The expanded attention to characteristics of quality logging operations can create barriers between harvesters and forest managers. For QLOs to persist for decades to come, a dialogue between timber harvesters and forest managers is necessary. This report’s larger purpose is to support a dialogue between these groups to bolster recruitment of QLOs and limit attrition of those capable of performing quality logging operations. 

This recent survey’s results, illustrating ecological forestry professionals’ understanding of logging industry successes and challenges amid the need for ecologically minded forest management and forest operations is just part of that larger dialogue. Previous surveys of the logging community have been conducted over time by others and show alignment with many of the concerns raised by foresters in our survey. For example, 

  1. “Finding skilled workers was identified as the greatest barrier to success by the respondents, underscoring the need for more training opportunities.” Vaughan et al. 2022 Forest Contracting Businesses in the US Southwest: Current Profile and Workforce Training Needs. J. For. 120, 186–197.  
  2. In the Lake States, survey data from 2003 and 2010 were analyzed in Rickenbach et al 2015. Wisconsin’s Logging Sector: Status and Future Direction.
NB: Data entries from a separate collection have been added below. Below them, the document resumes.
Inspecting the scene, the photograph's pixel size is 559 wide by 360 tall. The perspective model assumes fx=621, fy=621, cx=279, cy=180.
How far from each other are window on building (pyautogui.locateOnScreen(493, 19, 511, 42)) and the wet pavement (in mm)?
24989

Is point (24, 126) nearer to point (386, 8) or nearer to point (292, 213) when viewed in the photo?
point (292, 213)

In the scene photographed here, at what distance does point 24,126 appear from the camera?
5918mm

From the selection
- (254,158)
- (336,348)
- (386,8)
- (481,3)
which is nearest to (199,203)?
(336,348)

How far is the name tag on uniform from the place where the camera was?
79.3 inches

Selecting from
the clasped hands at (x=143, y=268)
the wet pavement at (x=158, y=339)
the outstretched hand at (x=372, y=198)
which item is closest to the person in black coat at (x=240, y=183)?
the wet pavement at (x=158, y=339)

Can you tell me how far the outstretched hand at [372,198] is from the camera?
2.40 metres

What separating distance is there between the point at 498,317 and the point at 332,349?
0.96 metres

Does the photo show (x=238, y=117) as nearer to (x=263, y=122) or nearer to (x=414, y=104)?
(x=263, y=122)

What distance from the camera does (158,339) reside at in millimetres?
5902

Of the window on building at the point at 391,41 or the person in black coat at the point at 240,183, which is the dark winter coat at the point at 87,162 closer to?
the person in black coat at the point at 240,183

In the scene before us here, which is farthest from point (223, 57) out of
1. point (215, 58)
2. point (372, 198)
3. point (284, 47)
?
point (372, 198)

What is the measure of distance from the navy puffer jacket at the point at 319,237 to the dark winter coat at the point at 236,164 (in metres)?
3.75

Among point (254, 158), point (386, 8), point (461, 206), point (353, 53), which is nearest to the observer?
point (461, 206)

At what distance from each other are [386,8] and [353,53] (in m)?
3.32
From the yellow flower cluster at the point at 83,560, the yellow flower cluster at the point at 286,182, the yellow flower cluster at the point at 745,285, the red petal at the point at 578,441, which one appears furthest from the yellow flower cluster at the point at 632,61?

UWEX Cooperative Extension G4073, Madison, WI. Some implications mentioned include that “The logging sector has lost business but continues to be able to supply wood to mills because businesses have gotten bigger. This trend is likely to continue, but barriers exist. Further analysis and policy changes will likely be needed to ensure adequate logging capacity in the future.” “…Opportunities to gain technical skills are available but can be difficult to access or pay for. Moreover, the capital required to enter the business provides a barrier to entry and a challenge to existing businesses looking to expand.”  
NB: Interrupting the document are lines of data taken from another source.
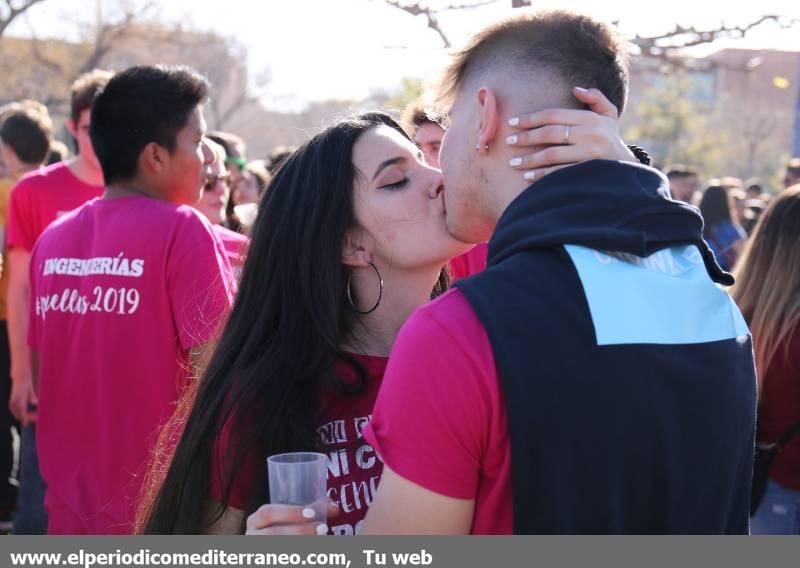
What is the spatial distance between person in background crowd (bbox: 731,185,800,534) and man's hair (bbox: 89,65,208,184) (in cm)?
233

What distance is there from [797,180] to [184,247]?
329 inches

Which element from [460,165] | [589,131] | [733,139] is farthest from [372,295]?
[733,139]

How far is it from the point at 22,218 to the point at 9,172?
177 cm

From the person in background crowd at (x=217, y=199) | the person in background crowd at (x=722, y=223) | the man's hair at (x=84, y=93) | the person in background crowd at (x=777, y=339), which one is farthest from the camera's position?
the person in background crowd at (x=722, y=223)

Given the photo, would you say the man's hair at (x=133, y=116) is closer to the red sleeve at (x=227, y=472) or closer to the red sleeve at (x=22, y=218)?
the red sleeve at (x=22, y=218)

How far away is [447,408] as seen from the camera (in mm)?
1461

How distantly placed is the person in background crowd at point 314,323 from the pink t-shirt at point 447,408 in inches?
22.4

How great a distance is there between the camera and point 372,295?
2.44m

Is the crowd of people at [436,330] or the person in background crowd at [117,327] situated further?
the person in background crowd at [117,327]

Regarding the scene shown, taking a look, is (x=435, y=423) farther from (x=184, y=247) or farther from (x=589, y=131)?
(x=184, y=247)

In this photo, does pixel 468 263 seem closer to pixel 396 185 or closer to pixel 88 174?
pixel 396 185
  3. New England states found similar sentiments according to Egan, A., 2011. Characteristics of and Challenges Faced by Logging Business Owners in Southern New England. North. J. Appl. For. 28, 180–185. “A mailed survey, informed by focus groups, key informant interviews, and previous research, was used to develop baseline information about the region’s logging business owners and to explore challenges to the region’s logging businesses.” “Logging business owners cited several challenges to maintaining or expanding their businesses, including day-to-day operating costs, equipment and insurance costs, the price of stumpage, a shrinking forestland base, and harvest regulations. In addition, there was a general perception of the public’s lack of respect for loggers and logging, as well as a perceived disconnect between forest products that the public consumes and the work that loggers perform. Loggers in the region appeared to have less familial attachment to logging, more non-logging employment opportunity, and a diminished sense of occupational prestige compared with other logging business owners in the northeast.” 
  4. The Southeast survey analysis echos the concerns in Spong et al. 2010. Characteristics of West Virginia loggers during economically difficult times. USDA Forest Service, GTR- NRS-P-78 “Unfortunately, increasing logging rates and certification programs have not been enough to save a large number of employees in the logging workforce from losing their jobs. Twenty-five percent of loggers responded that they laid off more than half of their employees.” “Another difficulty loggers face is the requirement to make workers’ compensation payments. West Virginia privatized its workers’ compensation insurance system in 2006, creating an opportunity for new programs and potential savings to the logging business. However, this potential savings has not yet arrived for most loggers…” 

The Guild and Dovetail’s report along with other similar research highlight the challenges facing loggers, and hence foresters’ ability to implement ecologically sound management.”